En fonction de ce nouvel état, il décide de rester sur cette cellule ou de se déplacer sur une cellule voisine pour effectuer ou non une nouvelle interaction.

Lorsqu'un agent arrive sur une cellule non vierge (mémoire contenant de l'information, partie algorithmique résidente non vide, présence d'autres agents), il lit le contenu en information de la cellule et en déduit s'il peut exécuter sa charge algorithmique sur cette cellule. Si celle-ci est incompatible avec le contenu de la cellule, il se contente d’exécuter ou non les algorithmes résidant sur cette cellule ; le cyber-agent agit alors comme l'utilisateur d'un système algorithmique sans modifier ce système (c'est le cas d'un utilisateur de réseaux sociaux ou de système d'achat-vente en ligne).

Lorsqu'un agent exécute sa charge algorithmique sur une cellule vierge ou sur une cellule dont le contenu algorithmique et informationnel est compatible avec cette charge, il agit comme une équipe de développement qui met en ligne le service qu'il a développé ou complété.

Chaque interaction cyber-agent / cellule donne lieu à des échanges d'informations dans les deux sens et à la mise à jour des caractéristiques de la cellule et de l'agent.

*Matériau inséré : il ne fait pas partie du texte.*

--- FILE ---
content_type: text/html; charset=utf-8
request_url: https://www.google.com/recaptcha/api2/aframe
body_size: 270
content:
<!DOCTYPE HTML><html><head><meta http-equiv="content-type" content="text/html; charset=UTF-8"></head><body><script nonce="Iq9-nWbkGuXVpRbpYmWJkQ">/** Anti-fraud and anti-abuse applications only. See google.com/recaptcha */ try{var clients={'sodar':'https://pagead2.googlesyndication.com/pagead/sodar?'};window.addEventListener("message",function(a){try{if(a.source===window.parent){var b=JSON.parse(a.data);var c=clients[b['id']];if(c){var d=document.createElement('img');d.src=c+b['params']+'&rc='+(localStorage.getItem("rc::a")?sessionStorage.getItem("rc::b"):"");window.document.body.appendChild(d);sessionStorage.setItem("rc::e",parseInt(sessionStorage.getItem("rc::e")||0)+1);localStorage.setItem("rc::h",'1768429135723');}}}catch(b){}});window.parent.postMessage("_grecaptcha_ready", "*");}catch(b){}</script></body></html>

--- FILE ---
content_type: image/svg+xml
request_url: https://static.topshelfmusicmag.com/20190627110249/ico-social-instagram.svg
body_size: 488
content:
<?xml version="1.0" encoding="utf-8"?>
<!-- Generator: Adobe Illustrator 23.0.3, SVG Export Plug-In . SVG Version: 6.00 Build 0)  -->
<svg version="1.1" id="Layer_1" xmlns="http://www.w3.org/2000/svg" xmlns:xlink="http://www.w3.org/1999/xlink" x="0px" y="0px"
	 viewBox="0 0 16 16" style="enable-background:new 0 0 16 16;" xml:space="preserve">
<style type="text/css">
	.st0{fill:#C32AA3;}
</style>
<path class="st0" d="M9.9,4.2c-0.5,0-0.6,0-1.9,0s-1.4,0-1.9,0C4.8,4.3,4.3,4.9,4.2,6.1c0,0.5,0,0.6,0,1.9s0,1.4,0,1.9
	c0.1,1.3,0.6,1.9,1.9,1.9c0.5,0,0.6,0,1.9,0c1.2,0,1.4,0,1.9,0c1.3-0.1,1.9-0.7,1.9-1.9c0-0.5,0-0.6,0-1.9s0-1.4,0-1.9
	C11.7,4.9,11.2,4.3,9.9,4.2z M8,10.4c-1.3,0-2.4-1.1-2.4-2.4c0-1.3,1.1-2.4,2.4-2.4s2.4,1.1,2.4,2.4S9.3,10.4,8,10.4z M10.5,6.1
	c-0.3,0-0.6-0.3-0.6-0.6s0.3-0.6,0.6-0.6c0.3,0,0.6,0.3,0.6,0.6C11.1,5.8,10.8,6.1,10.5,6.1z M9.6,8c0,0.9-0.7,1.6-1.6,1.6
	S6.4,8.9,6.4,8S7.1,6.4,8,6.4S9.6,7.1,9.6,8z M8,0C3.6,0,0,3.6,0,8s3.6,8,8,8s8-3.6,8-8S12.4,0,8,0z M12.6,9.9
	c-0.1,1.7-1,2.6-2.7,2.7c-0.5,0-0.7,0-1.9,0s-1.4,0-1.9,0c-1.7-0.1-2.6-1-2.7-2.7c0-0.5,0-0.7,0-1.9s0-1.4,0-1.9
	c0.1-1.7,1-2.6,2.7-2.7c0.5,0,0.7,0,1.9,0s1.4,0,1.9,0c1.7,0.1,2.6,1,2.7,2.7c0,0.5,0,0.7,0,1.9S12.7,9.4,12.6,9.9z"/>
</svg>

  • Le choix des algorithmes portés par un agent résulte de l'état de son 7-uple.
  • Le choix de s’arrêter sur une cellule et d'exécuter ses algorithmes résidents résulte lui-aussi de l'état du 7-uple de l'agent.
  • Une cellule peut accueillir plusieurs agents simultanément.
  • Par exemple, si une cellule contient les algorithmes et l'information constituant un réseau social, les agents sont de la forme Acyb = [h1] en tant que simple utilisateur du réseau.
  • On retrouve la même configuration pour une cellule contenant les algorithmes d'un système d'achat-vente en ligne, ses algorithmes résidents ne sont pas modifiés (sauf par les concepteurs du système ou en cas d'attaque) et les utilisateurs sont encore de la forme [h1].

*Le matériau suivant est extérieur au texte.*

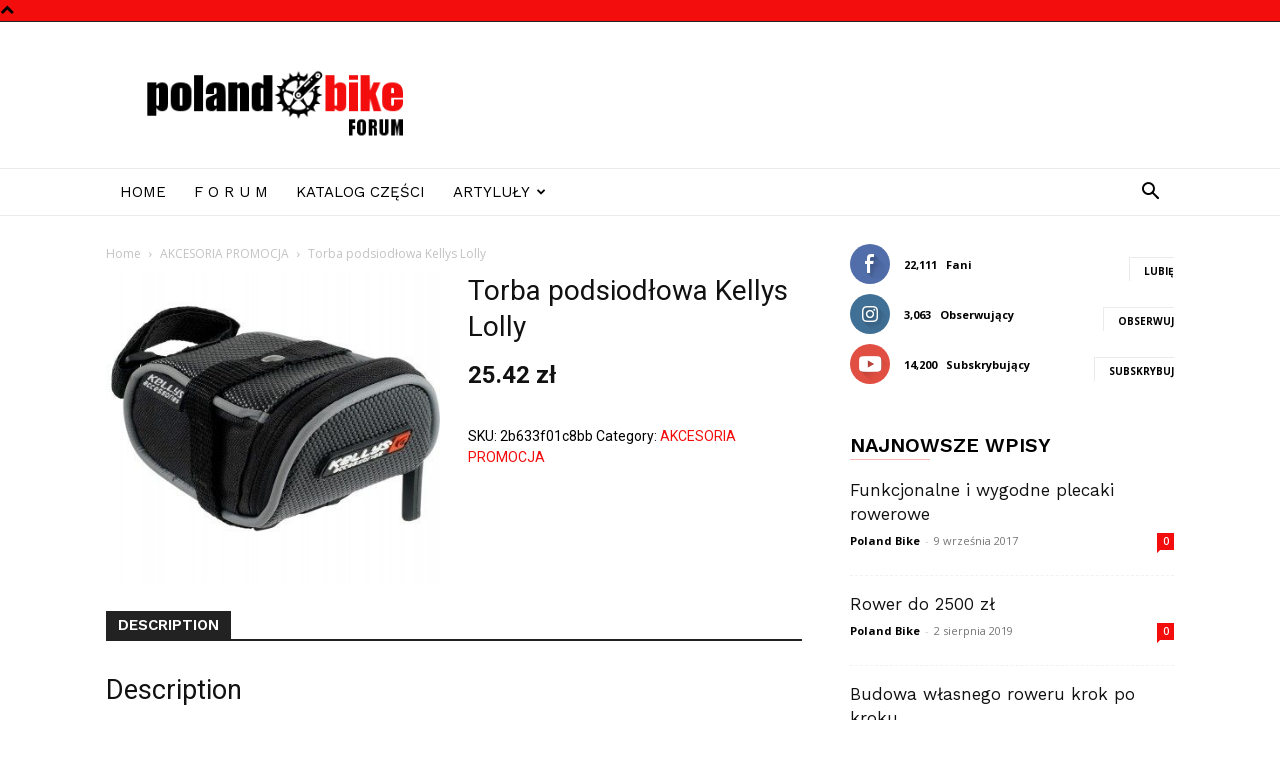

--- FILE ---
content_type: text/html; charset=utf-8
request_url: https://www.google.com/recaptcha/api2/aframe
body_size: 265
content:
<!DOCTYPE HTML><html><head><meta http-equiv="content-type" content="text/html; charset=UTF-8"></head><body><script nonce="slE27KHpAdia2H_fy4Sw1g">/** Anti-fraud and anti-abuse applications only. See google.com/recaptcha */ try{var clients={'sodar':'https://pagead2.googlesyndication.com/pagead/sodar?'};window.addEventListener("message",function(a){try{if(a.source===window.parent){var b=JSON.parse(a.data);var c=clients[b['id']];if(c){var d=document.createElement('img');d.src=c+b['params']+'&rc='+(localStorage.getItem("rc::a")?sessionStorage.getItem("rc::b"):"");window.document.body.appendChild(d);sessionStorage.setItem("rc::e",parseInt(sessionStorage.getItem("rc::e")||0)+1);localStorage.setItem("rc::h",'1769893823799');}}}catch(b){}});window.parent.postMessage("_grecaptcha_ready", "*");}catch(b){}</script></body></html>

Un projet collaboratif sera représenté par une cellule autorisant la complétion de ses algorithmes résidents par de nombreux agents. Cette architecture permet de représenter dans le même espace simplifié un grand nombre de situations rencontrées sur le cyberespace. Pour la définir complètement, il est nécessaire de décrire précisément le contenu du 7-uple (I,G,B,A,Co,Cr,S) ses règles de mise à jour et de transition.

Les contextes de concurrence ou duels algorithmiques opposant un opérateur humain à un système de calcul deviennent représentables sur ce type de modèle. On pourra se reporter aux articles : « Concurrences algorithmiques et duels asymétriques » publié sur la RDN - juin 2013 et « Créons l'observatoire des évolutions algorithmiques » publié sur DSI – mai 2013 pour visualiser les situations concrètes de tels duels et faire ainsi le lien avec le modèle simplifié présenté ici.

La phase suivante consiste à implémenter ce modèle interactif à l'aide d'une plate-forme de programmation orientée multi-agents et à disposer ainsi d'un environnement d'expérimentation et de test d’hypothèses émises sur le devenir du système.

Il ne faut pas douter que les modélisations et simulations numériques du cyberespace vont se développer rapidement et apporteront des outils efficaces pour étudier son évolution.